** BEGIN Source extract **

At the same time, Nephthys was considered a festive deity whose rites (in various locales) could mandate the liberal consumption of beer. In various reliefs at Edfu, Dendera, and Behbeit (q.v.), Nephthys is depicted receiving lavish beer-offerings from the Pharaoh, which she would "return", using her power as a beer-goddess "that [the pharaoh] may have joy with no hangover." Elsewhere at Edfu, for example, Nephthys is a goddess who gives the Pharaoh power to see "that which is hidden by moonlight." This fits well with more general textual themes that consider Nephthys to be a goddess whose unique domain was darkness, or the perilous edges of the desert.

** END Source extract **

» Exercise task 1: Copy the portion of the passage on Nephthys that begins at the words "At the same" and stops after the words "of the desert.".
The entries below share no subject with the passage on Nephthys.

** BEGIN Data for processing **

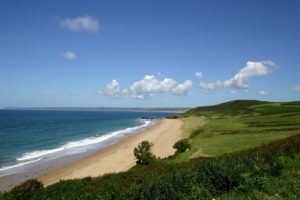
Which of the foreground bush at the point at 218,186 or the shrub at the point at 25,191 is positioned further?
the shrub at the point at 25,191

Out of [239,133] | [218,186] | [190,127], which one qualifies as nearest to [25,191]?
[218,186]

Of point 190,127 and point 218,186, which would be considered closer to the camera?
point 218,186

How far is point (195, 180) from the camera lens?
10938 mm

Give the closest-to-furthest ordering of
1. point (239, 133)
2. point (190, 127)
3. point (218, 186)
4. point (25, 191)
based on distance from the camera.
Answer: point (218, 186), point (25, 191), point (239, 133), point (190, 127)

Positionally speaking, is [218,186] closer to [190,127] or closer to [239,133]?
[239,133]

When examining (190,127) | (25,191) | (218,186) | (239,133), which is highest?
(218,186)

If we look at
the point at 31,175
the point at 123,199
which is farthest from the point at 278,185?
the point at 31,175

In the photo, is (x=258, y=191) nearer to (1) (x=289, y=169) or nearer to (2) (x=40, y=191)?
(1) (x=289, y=169)

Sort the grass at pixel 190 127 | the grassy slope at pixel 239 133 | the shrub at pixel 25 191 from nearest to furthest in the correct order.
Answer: the shrub at pixel 25 191 → the grassy slope at pixel 239 133 → the grass at pixel 190 127

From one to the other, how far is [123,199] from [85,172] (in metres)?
22.6

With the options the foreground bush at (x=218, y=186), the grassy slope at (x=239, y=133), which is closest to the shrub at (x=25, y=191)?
the foreground bush at (x=218, y=186)

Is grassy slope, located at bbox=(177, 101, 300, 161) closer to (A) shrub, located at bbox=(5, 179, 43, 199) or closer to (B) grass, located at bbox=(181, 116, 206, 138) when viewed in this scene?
(B) grass, located at bbox=(181, 116, 206, 138)

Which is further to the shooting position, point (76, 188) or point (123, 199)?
point (76, 188)

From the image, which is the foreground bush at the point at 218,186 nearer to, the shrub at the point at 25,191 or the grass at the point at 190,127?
the shrub at the point at 25,191
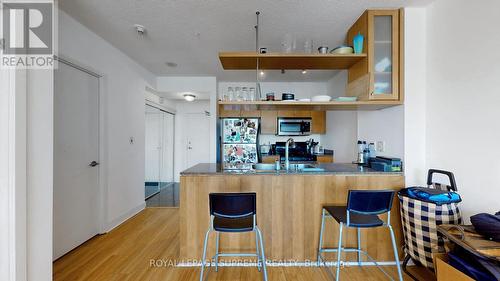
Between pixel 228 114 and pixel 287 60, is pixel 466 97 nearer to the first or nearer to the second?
pixel 287 60

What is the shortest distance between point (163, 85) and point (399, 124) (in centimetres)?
397

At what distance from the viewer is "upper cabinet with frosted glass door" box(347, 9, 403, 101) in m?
2.11

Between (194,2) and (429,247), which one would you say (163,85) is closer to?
(194,2)

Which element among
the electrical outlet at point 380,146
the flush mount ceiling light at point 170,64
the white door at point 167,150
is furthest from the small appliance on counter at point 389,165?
the white door at point 167,150

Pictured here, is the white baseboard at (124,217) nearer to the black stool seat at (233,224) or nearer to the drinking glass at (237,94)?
the black stool seat at (233,224)

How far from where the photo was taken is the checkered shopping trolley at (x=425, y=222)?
5.23ft

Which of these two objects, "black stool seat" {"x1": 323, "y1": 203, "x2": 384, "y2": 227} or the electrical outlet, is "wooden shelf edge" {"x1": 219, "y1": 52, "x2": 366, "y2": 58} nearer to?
the electrical outlet

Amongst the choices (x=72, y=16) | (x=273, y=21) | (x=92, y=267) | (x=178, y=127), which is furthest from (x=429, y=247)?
(x=178, y=127)

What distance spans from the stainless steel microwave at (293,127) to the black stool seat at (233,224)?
106 inches

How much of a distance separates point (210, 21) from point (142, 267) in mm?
2591

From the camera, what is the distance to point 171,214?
3547mm

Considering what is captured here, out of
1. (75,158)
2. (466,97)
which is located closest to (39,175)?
(75,158)

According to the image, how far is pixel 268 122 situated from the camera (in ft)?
14.4

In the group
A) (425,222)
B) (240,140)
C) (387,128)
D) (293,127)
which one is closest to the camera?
(425,222)
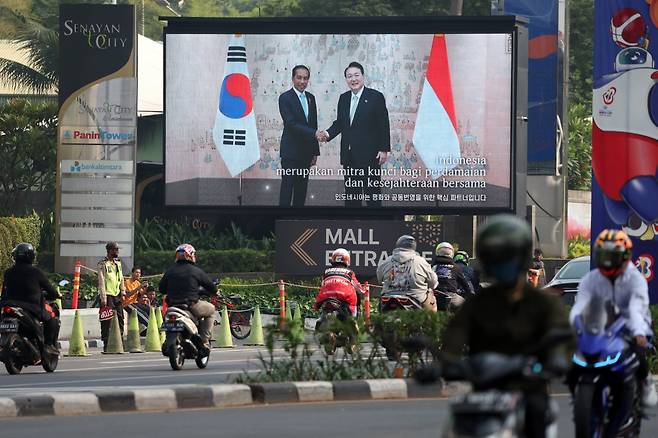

** END Data for processing **

» Exercise task 2: Write out the lines of the entries beginning at the line that has "Between (194,2) and" and stopping after the end of the entries, leaving out the pictures.

» Full answer 1:
At the same time, Nephthys was considered a festive deity whose rites (in various locales) could mandate the liberal consumption of beer. In various reliefs at Edfu, Dendera, and Behbeit (q.v.), Nephthys is depicted receiving lavish beer-offerings from the Pharaoh, which she would "return", using her power as a beer-goddess "that [the pharaoh] may have joy with no hangover." Elsewhere at Edfu, for example, Nephthys is a goddess who gives the Pharaoh power to see "that which is hidden by moonlight." This fits well with more general textual themes that consider Nephthys to be a goddess whose unique domain was darkness, or the perilous edges of the desert.

» Full answer 2:
Between (194,2) and (429,247), which one would you say (163,85) is closer to?
(194,2)

Which element among
the electrical outlet at point 380,146
the flush mount ceiling light at point 170,64
the white door at point 167,150
is furthest from the small appliance on counter at point 389,165?
the white door at point 167,150

Pictured here, is the white baseboard at (124,217) nearer to the black stool seat at (233,224) or nearer to the drinking glass at (237,94)?
the black stool seat at (233,224)

How far from where the photo was taken is the checkered shopping trolley at (x=425, y=222)?
5.23ft

Which of these two objects, "black stool seat" {"x1": 323, "y1": 203, "x2": 384, "y2": 227} or the electrical outlet, is "wooden shelf edge" {"x1": 219, "y1": 52, "x2": 366, "y2": 58} nearer to?
the electrical outlet

Amongst the choices (x=72, y=16) | (x=273, y=21) | (x=92, y=267) | (x=178, y=127), which is furthest from (x=429, y=247)?
(x=178, y=127)

What distance spans from the stainless steel microwave at (293,127) to the black stool seat at (233,224)?
106 inches

How much of a distance separates point (210, 21) from point (142, 267) in mm?
2591

From the camera, what is the distance to point 171,214?
3547mm

Considering what is captured here, out of
1. (75,158)
2. (466,97)
which is located closest to (39,175)?
(75,158)

According to the image, how far is pixel 268 122 situated from the camera (in ft)?
14.4

In the group
A) (425,222)
B) (240,140)
C) (387,128)
D) (293,127)
which one is closest to the camera?
(425,222)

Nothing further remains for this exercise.